By translating the real world into standardized bits and bytes, we build a measurable and controllable digital foundation. However, the ultimate goal of digital technology has always been to replicate the continuously flowing, naturally infinite, and effectively real, analog experience. Analog is more real than digital, so our digital development must embrace and learn from analog technology by digitally augmenting analog devices, rather than replacing them, or striving to imitate analog operation where possible to create a more real indoor experience.
Digital video surveillance should strive for a high frame rate to ensure the nuances of the analog world aren’t missed, and it must train AI video analytics to understand the infinite context of the analog world. We must prioritize sunlight over artificial lighting wherever possible, and utilize sun-mimicking human-centric lighting when the real thing is not available. Sometimes ventilation should just be an open window, allowing whatever the real world brings to flow into our overly controlled environments.

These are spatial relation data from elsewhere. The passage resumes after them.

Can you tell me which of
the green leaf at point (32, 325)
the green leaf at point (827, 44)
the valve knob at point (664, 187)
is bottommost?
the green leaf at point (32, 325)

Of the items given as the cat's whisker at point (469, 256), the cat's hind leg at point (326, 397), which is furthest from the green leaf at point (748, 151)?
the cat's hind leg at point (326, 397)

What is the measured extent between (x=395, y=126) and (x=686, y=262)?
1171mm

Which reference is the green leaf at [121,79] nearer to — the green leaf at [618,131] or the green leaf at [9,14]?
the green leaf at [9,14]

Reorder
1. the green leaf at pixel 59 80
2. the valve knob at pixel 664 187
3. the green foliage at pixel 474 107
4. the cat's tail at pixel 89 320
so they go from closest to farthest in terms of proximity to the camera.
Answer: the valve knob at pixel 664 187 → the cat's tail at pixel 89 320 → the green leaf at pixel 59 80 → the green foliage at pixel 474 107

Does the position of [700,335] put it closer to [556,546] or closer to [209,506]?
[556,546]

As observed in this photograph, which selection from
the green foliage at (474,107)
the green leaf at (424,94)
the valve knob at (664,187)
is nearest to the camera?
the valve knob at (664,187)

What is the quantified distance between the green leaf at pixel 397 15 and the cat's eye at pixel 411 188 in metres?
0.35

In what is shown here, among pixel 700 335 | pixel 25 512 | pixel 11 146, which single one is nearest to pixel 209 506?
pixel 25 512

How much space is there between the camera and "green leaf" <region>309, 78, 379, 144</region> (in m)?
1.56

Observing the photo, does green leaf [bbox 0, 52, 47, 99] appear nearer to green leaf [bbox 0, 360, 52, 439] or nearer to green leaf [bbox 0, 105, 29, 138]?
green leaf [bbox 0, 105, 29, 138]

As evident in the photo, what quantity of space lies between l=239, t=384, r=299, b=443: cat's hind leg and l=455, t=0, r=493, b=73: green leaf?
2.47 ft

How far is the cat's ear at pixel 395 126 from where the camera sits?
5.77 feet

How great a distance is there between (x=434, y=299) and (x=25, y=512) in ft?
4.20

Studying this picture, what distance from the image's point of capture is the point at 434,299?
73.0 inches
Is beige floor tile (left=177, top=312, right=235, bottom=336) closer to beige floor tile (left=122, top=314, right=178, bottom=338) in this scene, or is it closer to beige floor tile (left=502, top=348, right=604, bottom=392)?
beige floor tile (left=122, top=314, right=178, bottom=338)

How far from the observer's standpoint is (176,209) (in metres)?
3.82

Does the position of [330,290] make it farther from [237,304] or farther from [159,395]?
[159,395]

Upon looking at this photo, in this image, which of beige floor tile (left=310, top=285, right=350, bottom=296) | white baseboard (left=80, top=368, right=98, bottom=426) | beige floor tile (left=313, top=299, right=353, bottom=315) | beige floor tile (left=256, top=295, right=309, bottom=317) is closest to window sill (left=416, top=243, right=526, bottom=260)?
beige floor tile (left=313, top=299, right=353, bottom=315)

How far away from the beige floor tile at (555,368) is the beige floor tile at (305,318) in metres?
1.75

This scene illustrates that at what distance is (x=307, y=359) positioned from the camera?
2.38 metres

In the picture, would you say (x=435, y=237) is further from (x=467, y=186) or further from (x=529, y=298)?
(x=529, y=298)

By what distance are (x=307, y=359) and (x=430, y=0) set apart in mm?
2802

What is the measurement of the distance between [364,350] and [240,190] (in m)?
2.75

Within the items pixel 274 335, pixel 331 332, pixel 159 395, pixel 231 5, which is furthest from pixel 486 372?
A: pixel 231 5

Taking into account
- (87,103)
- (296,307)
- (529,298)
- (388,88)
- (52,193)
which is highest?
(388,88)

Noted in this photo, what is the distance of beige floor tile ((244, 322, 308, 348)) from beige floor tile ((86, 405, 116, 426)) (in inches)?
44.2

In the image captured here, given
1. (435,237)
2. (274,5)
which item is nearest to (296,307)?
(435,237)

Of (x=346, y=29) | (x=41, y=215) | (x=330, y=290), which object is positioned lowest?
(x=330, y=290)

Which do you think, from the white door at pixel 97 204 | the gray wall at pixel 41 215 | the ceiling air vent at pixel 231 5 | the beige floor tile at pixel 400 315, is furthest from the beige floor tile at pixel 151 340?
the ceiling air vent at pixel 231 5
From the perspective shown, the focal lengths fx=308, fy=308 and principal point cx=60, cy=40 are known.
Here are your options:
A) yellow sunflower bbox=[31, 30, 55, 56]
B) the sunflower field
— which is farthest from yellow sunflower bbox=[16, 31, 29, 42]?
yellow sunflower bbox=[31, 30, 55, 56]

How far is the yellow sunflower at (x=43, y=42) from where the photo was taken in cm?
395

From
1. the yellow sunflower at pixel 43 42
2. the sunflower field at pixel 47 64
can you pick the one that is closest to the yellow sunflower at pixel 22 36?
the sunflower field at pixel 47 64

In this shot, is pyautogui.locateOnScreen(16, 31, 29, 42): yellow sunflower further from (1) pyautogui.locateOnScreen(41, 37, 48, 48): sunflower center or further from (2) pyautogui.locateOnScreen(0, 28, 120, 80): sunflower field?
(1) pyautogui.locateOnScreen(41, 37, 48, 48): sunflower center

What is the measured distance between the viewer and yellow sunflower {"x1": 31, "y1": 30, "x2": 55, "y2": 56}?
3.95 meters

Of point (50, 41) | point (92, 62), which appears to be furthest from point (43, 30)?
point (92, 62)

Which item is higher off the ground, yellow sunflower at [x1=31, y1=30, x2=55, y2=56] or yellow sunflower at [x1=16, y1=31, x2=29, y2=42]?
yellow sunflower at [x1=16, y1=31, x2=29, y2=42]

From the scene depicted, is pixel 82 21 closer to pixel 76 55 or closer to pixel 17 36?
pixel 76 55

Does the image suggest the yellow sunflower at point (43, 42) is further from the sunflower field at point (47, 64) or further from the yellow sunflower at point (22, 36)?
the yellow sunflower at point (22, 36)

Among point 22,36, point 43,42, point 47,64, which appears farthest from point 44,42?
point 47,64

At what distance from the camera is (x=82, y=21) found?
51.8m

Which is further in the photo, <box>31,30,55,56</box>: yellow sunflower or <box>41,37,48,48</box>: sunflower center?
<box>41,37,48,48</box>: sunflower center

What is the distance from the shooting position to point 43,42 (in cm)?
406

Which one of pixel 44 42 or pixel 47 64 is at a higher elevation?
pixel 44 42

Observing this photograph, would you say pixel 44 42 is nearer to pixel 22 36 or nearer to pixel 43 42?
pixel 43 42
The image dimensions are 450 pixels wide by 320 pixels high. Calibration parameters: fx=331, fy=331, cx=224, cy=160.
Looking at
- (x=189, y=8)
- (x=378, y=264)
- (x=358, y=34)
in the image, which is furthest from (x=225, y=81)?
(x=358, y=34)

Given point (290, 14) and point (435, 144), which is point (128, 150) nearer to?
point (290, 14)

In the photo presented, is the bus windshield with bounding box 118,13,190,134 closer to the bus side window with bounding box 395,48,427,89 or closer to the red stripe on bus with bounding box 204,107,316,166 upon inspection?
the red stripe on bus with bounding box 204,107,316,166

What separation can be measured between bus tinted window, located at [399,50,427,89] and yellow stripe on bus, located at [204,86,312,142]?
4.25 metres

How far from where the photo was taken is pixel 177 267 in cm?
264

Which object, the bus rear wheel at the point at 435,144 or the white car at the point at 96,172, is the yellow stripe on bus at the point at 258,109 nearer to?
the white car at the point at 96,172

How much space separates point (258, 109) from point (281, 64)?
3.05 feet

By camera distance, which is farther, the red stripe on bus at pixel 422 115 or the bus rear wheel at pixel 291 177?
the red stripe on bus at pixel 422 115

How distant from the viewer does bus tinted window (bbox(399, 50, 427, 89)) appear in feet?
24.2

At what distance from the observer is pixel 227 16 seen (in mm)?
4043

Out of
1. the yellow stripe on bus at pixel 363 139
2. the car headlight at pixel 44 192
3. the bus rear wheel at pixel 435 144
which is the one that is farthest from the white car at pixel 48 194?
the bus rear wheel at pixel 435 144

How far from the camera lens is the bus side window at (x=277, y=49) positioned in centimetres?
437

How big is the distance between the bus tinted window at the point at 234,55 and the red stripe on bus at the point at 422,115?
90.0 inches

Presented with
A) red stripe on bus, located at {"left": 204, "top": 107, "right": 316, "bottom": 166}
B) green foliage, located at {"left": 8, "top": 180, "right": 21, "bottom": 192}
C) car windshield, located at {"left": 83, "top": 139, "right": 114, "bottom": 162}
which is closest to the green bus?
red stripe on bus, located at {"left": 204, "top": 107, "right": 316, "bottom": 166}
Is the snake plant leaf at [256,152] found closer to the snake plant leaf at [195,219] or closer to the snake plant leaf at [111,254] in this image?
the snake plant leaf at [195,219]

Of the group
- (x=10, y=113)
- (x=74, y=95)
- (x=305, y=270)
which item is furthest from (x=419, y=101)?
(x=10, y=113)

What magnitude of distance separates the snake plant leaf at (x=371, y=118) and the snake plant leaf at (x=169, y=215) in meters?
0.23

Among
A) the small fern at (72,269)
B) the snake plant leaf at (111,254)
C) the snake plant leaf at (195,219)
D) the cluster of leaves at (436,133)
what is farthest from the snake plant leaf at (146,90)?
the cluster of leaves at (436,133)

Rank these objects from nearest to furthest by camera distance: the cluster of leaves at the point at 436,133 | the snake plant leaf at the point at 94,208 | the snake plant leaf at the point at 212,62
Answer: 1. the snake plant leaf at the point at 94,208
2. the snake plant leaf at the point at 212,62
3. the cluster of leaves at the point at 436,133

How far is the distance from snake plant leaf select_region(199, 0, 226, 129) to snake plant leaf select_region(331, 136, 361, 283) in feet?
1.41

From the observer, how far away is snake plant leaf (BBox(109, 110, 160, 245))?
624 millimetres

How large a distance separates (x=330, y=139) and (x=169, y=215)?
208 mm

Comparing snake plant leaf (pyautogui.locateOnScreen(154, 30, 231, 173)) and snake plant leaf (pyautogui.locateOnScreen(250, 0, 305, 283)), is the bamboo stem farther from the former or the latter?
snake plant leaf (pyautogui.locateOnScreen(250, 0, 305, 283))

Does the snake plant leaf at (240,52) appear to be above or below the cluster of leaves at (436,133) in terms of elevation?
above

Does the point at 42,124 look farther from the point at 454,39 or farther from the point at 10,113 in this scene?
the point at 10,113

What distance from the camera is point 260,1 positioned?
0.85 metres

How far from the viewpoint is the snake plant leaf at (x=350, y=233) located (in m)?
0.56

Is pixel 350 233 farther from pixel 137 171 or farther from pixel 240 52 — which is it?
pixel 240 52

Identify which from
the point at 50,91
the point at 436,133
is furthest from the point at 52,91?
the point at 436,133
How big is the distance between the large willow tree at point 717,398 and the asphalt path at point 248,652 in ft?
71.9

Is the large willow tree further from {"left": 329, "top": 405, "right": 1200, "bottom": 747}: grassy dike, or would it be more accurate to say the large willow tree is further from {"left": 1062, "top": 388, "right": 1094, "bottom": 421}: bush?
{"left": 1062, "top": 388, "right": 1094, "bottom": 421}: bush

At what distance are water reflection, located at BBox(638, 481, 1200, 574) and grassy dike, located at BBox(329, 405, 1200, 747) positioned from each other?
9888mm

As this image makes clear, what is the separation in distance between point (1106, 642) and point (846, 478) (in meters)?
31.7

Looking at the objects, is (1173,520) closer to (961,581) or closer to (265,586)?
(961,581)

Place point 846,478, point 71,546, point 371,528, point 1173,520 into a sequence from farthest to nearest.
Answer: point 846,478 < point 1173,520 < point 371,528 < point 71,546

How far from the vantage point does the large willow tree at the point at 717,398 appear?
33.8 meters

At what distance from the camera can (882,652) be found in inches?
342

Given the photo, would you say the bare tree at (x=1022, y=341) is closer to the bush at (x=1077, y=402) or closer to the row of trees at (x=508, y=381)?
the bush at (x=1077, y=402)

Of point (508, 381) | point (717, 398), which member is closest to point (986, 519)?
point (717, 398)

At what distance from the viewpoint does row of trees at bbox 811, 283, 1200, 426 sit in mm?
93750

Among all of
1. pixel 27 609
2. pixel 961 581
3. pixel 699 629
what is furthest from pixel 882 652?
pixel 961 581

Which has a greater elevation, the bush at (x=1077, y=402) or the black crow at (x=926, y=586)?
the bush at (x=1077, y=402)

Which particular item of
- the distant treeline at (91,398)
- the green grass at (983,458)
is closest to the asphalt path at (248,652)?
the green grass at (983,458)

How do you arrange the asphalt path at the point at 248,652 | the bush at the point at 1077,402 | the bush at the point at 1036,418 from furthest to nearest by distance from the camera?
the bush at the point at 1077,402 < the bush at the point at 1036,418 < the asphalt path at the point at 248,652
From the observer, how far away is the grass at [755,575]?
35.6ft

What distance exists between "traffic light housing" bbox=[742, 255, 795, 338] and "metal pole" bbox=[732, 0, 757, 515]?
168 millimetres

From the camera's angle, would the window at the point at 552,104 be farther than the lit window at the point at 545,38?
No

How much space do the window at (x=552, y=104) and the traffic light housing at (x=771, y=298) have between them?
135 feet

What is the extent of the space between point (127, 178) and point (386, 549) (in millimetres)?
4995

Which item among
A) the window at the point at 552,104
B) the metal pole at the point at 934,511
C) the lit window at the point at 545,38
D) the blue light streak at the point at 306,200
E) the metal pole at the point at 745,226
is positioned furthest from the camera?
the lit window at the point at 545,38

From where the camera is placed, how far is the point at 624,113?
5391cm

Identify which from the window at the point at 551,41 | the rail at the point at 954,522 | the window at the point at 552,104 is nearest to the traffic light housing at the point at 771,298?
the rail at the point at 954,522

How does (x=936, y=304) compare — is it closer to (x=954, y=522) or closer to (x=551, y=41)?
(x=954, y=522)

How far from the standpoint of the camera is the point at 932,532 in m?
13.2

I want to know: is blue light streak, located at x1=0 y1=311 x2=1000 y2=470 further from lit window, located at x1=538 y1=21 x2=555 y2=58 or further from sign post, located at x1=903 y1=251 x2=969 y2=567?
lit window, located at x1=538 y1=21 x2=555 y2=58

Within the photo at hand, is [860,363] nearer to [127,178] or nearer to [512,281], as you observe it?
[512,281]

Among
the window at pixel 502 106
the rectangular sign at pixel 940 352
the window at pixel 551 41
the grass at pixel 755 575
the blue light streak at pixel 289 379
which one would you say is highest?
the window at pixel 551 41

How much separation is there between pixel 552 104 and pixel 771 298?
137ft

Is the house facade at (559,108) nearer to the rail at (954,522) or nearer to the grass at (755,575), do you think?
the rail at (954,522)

Plants, art, pets, and flexible office design all bring a sense of the seamless chaos of analog life, a sense of our real natural habitat where we can be most healthy, comfortable, and productive.
“Humanity is a biological species, living in a biological environment because like all species, we are exquisitely adapted in everything: from our behavior to our genetics, to our physiology, to that particular environment in which we live,” wrote notable biologist Edward O. Wilson in his 1986 book ‘Biophilia’. “Nature holds the key to our aesthetic, intellectual, cognitive and even spiritual satisfaction.”